Les médias officiels reconnaissent : 7 blessés, aucun mort !
Dans ce rapport consacré à cette exécution, IRNA écrit :
« Dans la nuit du 8 janvier de l’année dernière (1404 selon le calendrier persan), au milieu du coup d’État américano-sioniste, Shahram Sadeghi, au volant d’un véhicule Pride surnommé la “voiture de la mort”, a attaqué des agents près du carrefour Golzar à Karaj et renversé plusieurs membres des forces de l’ordre. Le fait de renverser délibérément des membres des forces de l’ordre, qui a provoqué stupeur et consternation parmi les personnes présentes, a causé de graves blessures à sept agents du FARAJA (police).
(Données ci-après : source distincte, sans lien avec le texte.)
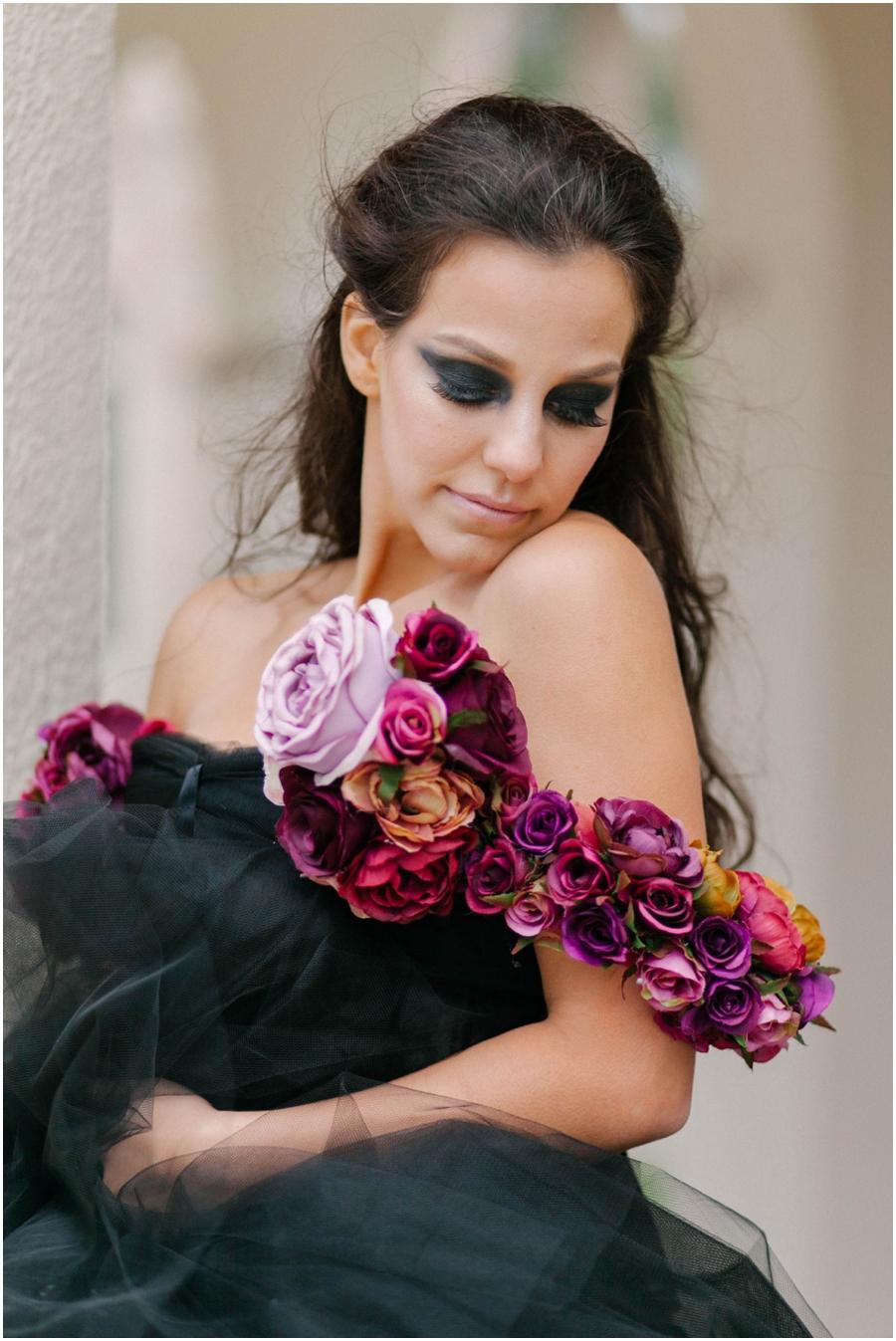 sarasota-glamour-fashion-photos-13.jpg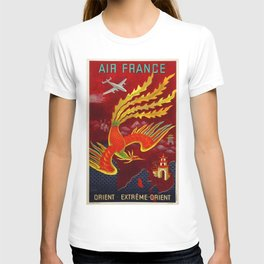 Vintage 1947 Air France for the Orient Extreme-Orient Advertisement Poster by Lucien Bouch T-shirt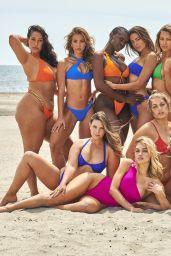 Katie Austin – Sports Illustrated Swimsuit Edition 2021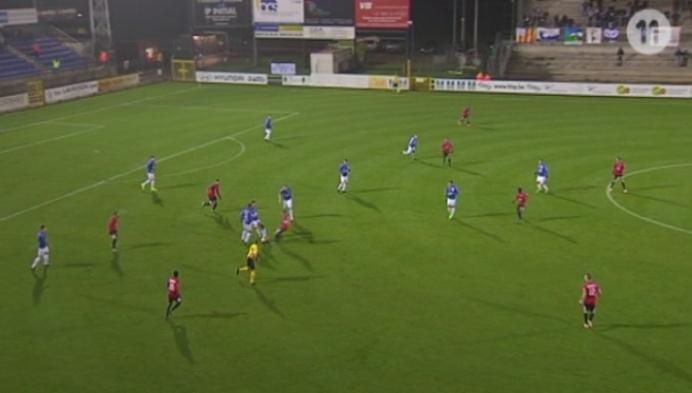 Geel-trainer Euvrard debuteert met nederlaag tegen Eupen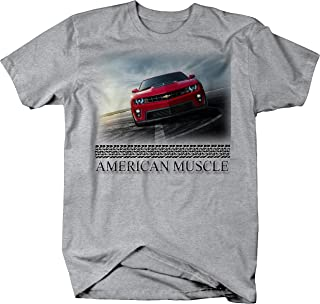 American Muscle New Classic Muscle Car Camaro SS ZL1 Red Graphic T Shirt for Men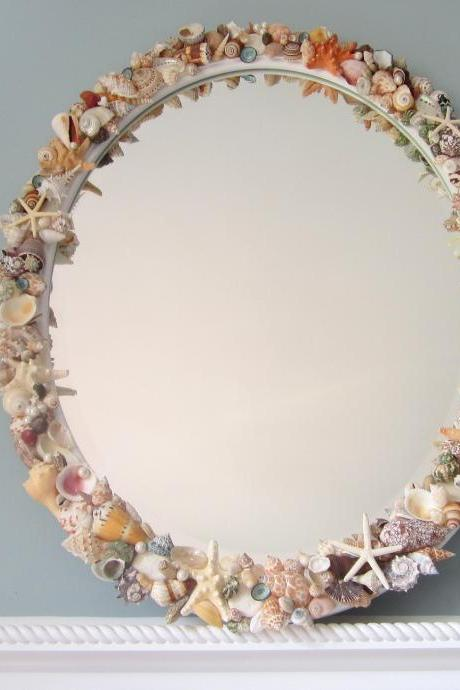 Beach Decor Seashell Mirror - Nautical Decor Natural Shell Mirror, Round 32in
L’acte brutal et violent de Sadeghi a provoqué des blessures à la tête, aux jambes, aux mains et aux yeux de sept policiers. »
Ce rapport constitue en lui-même une reconnaissance explicite de la part de l’appareil judiciaire de la République islamique que, même à supposer que l’accusation d’avoir renversé des agents soit exacte, aucun meurtre n’a été commis et aucune personne n’a été tuée. Sur quelle base juridique, dès lors, une condamnation à mort a-t-elle été prononcée puis exécutée contre ce manifestant détenu ?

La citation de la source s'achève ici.